Wednesday, 27 Nov 2024

Mum having a stroke waited 90 minutes for an ambulance while son cried for help

A mum waited 90 minutes for an ambulance to arrive after having a stroke while her terrified teenage son cried down the phone for help.

Karen Bourne, 53, from Dagenham, east London, was at home when she collapsed in front of her teenage son Ollie, and was unable to speak or raise her arms.

Ollie, 16, called 999 and claims he was told paramedics would be 35 minutes but they did not arrive for more than an hour.

The London Ambulance Service aims to reach category two stroke patients in 18 minutes.

Desperate as to what to do, the teenager called his sister, Stevi Angove who was working in Milton Keynes at the time.

The 34-year-old said she answered the call to an ‘inconsolable’ Ollie. 

‘He said “I can’t move her, she’s not responding, she can’t lift her arm or anything”,’ Stevi said.

The prison officer called 999 again and was told ‘if it worsens call us back’ and they were ‘doing the best we can’.

Ollie stayed by his mum’s side for an hour and a half on April 2 before paramedics arrived

‘I kept thinking I was going to lose my mum, the ambulance was not coming,’ he told MyLondon.

‘At first they told me it would be 35 minutes. Even then I thought that’s too long, then it was one and a half hours.’

Ollie said he was ‘very angry’ and ‘stressed out’, and went through ‘a lot of emotions’ while waiting with his mum.

‘We got her in a comfortable position,’ he said.

‘She was deteriorating over time. I could see her getting worse and worse and not getting her words out.’

The teenager said when paramedics eventually arrived they were ‘really good’ and took Karen straight to hospital but said the wait and stress it caused was unacceptable.

‘I understand there might be other things going on but when there is something of this calibre and you can lose a life – this is not acceptable,’ he said.

After hearing from Ollie, Stevi rushed to Romford’s Queen’s Hospital arrivng two later to find her mum had only been there around 20 minutes after delays in her handover.

She said throughout the experience she ‘genuinely thought my mum’s going to die’.

‘I am fully aware of all the stresses the emergency services experience but for ambulance services that is life and death,’ she said.

‘I am under no illusions it is not their fault but it could be dealt with a bit better. She thought she was a goner.’

Stevi said time was of the essence when someone suffered a stroke.

‘The acronym FAST should be adhered to by everyone,’ she added.

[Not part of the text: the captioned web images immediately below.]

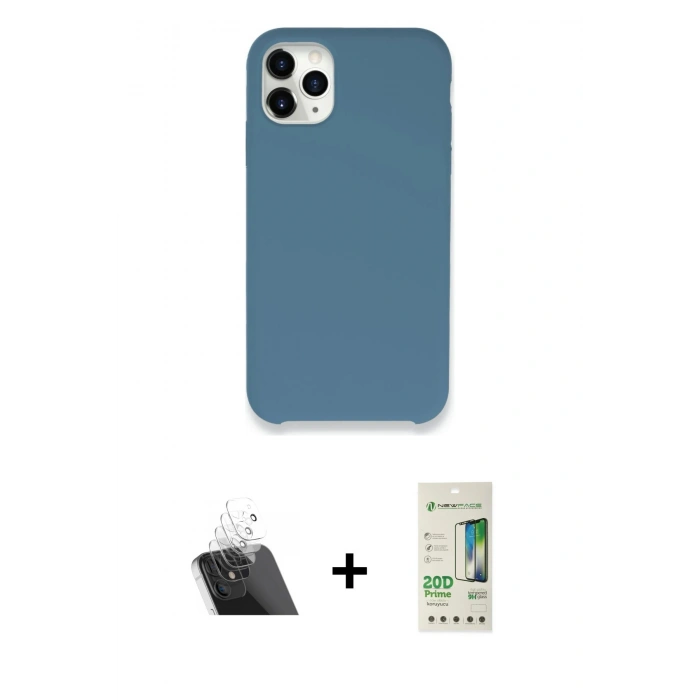 MARSİLYAN™- iPhone 11 Pro Kılıf Zirve Modern Özel Seri - Siyah 20D Premium Cam Ekran Koruyucu + Şeffaf Kamera Lens Koruma Cam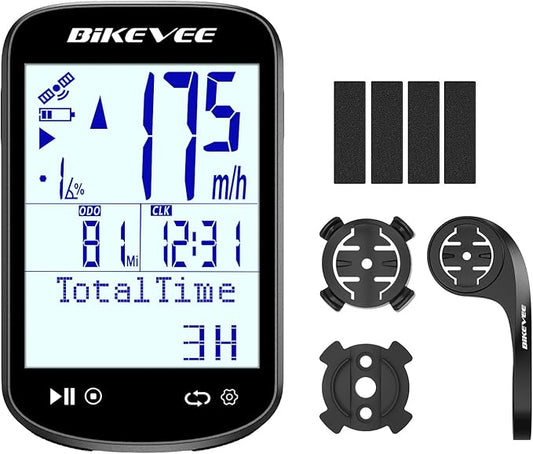 Wireless Bike Computer GPS Bundle, Speedometer & Odometer, Auto Backlight & Auto Stop, IPX7 Waterproof, 2.6" LCD Display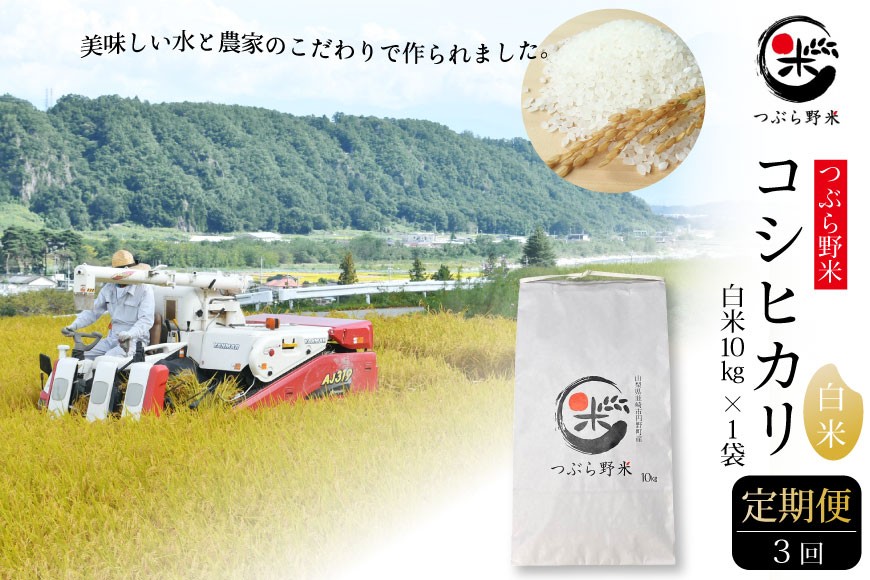 
            米 令和7年 3回 定期便 つぶら野米 コシヒカリ 白米 10kg×3回 総計30kg [つぶら野米 山梨県 韮崎市 20741904] こめ コメ お米 精米 こしひかり
          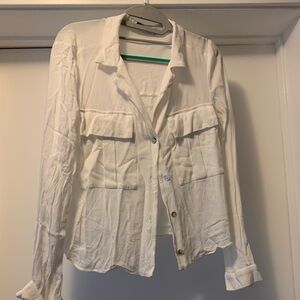 Zara white button down top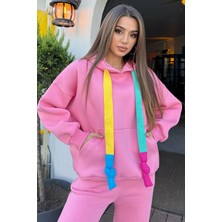 Gülseli Kadın Kapüşonlu Renkli Şeritli Şardonlu Sweatshirt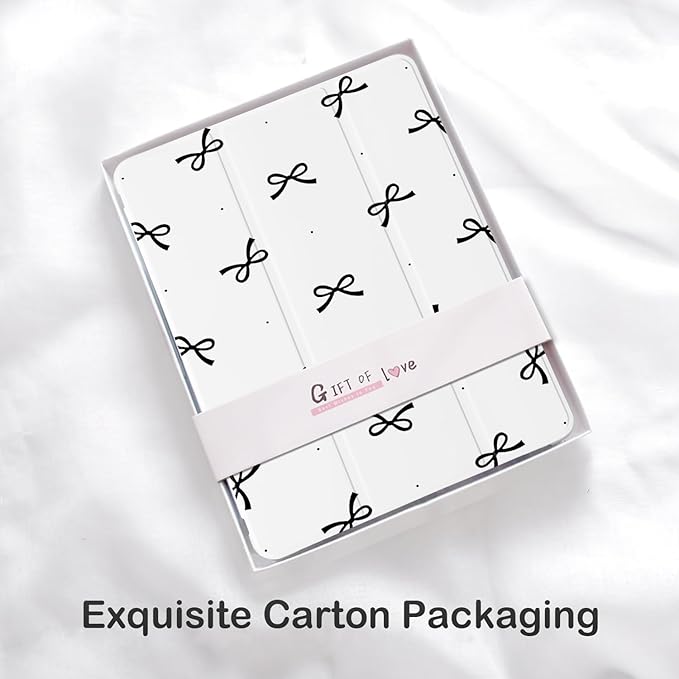 Cute Black Bow Kawaii for iPad Pro 11 Inch Case 4th/3rd/2nd Generation 2022/2021/2020 with Pencil Holder Auto Sleep/Wake White Leather Soft TPU Back Cover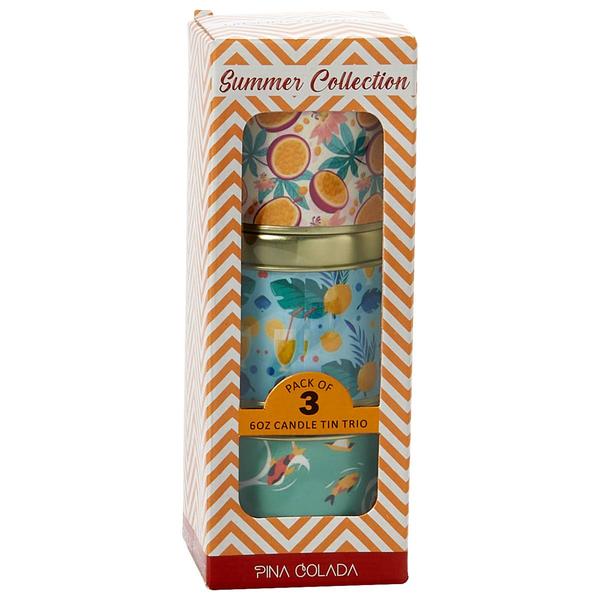 Summer 6oz. Tin Candles in Gift Box - Set of 3 alternate view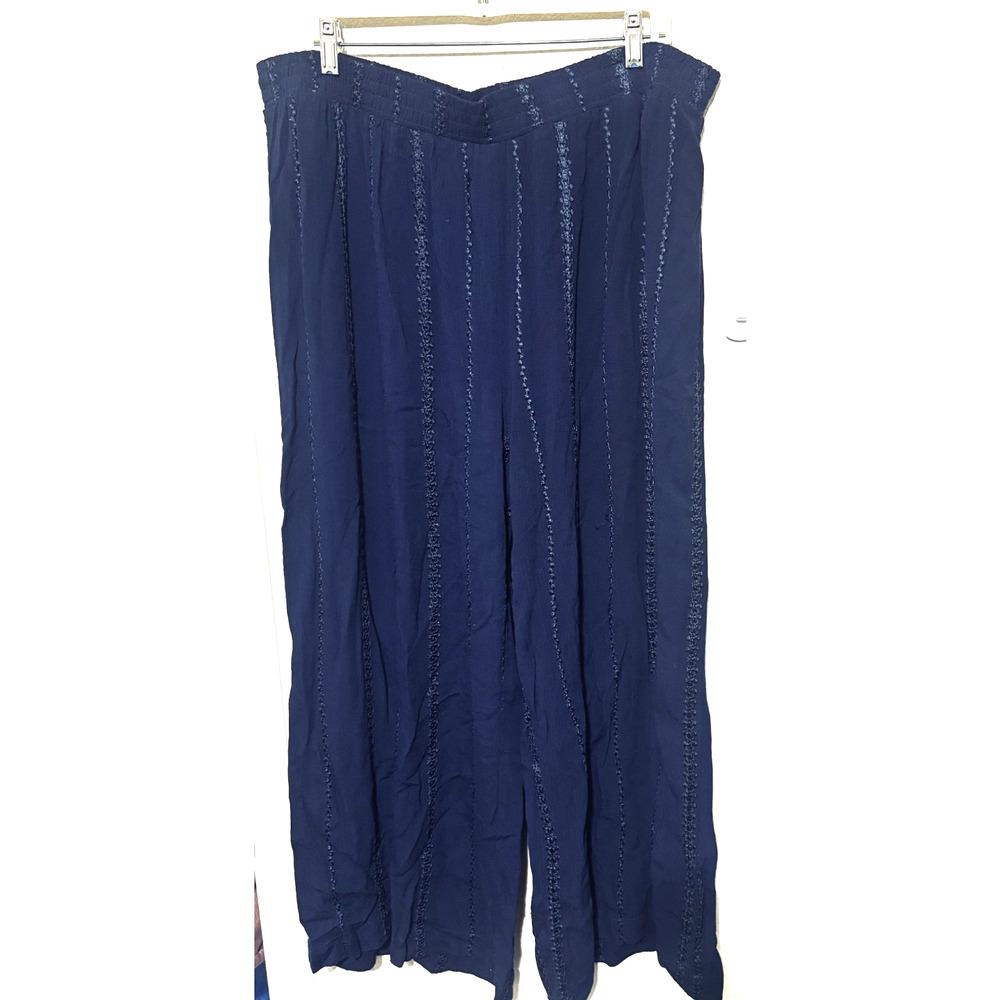 John Mark Navy Blue Wide Leg Cropped Pants Size XL Embroidered Palazzo Boho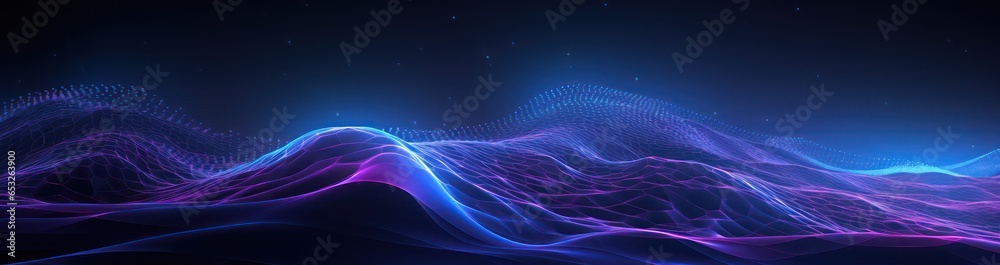 Wall mural blue abstract graphic particle wave background. modern purple blue gradient flowing wave lines. dark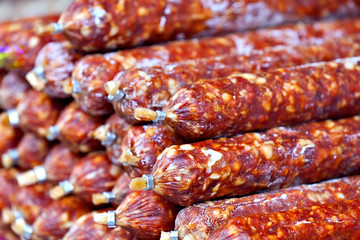 Traditional salami at Italian market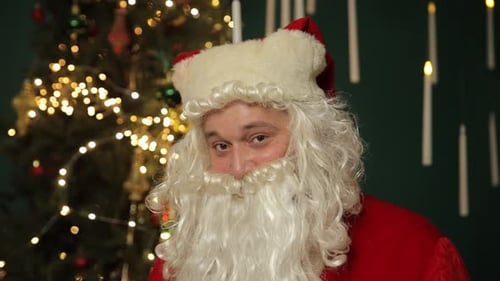 Santa Claus Giving Thumbs Up by Christmas Tree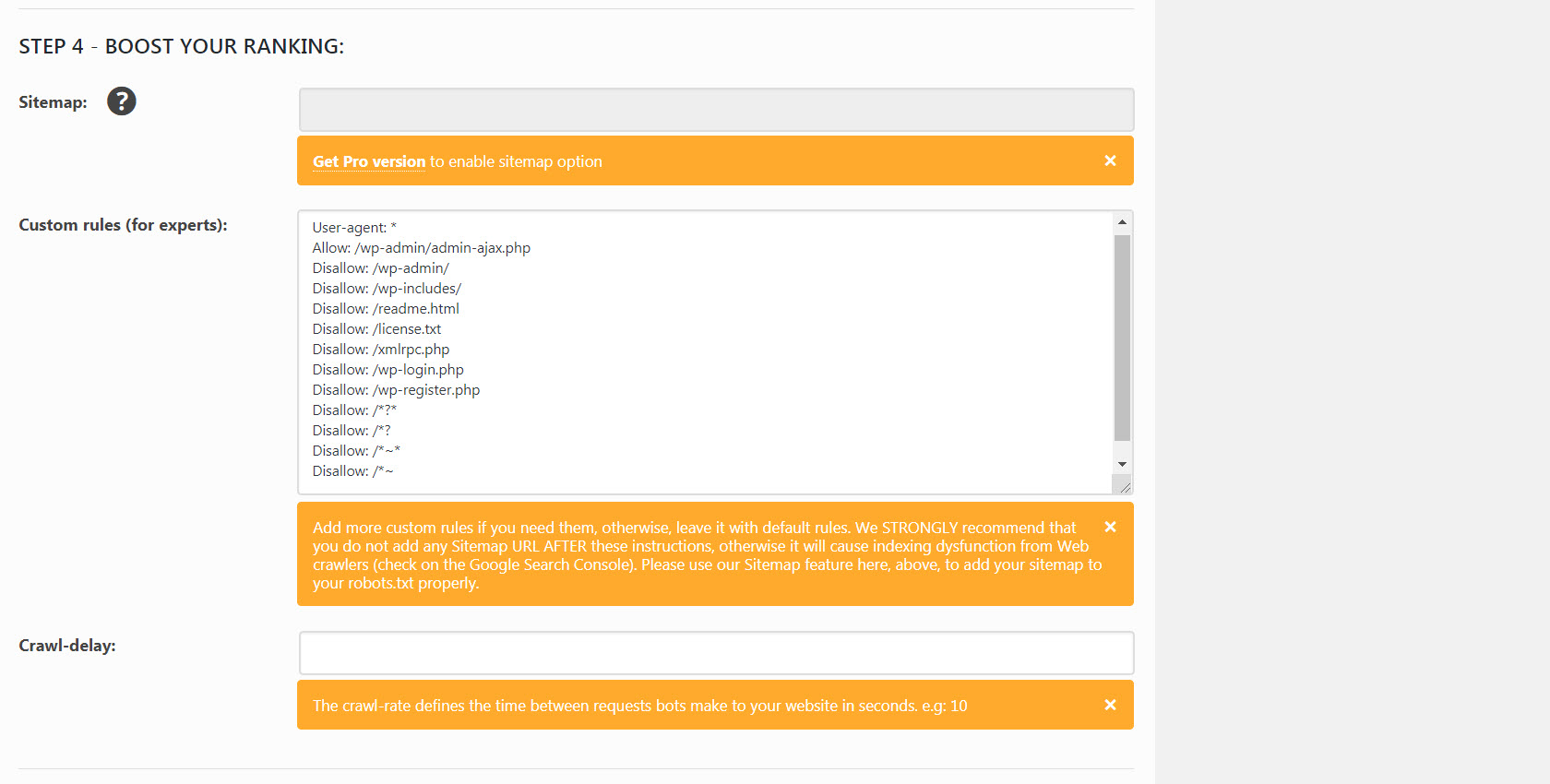 Robots.txt file output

‘The paramedics who came and got my mum were absolutely amazing people – like angels – but there’s just not enough of them.’

A spokesperson for London Ambulance Service confirmed a crew reached Ms Bourne one hour and thirty minutes after it first received a 999 call.

‘We understand that this must have been a very distressing experience for Ms Bourne and her family, and we apologise for the delay.

‘We were extremely busy on 2 April, receiving 6,300 calls.

‘This is 800 more calls than the pre-pandemic high of 5,500 calls, with the increased demand meaning it took longer to get to our patients than we would want.

‘We continue to be very busy and have put in place a range of measures so that we can reach our patients as quickly as possible.’

Juliet Bouverie OBE, chief executive of the Stroke Association said the ‘chronic crisis situation’ faced by the ambulance service was ‘incredibly worrying’.

‘We’re now at a crisis situation where every ambulance service is on the highest level of alert.

‘This has been caused by an unacceptable failure to properly resource our NHS and this is causing death and severe disability.

‘The government and NHS leaders must urgently address NHS staffing issues within ambulance services, hospitals and social care services.

‘Ambulance leaders and NHS staff need to work together to prioritise addressing handover delays.’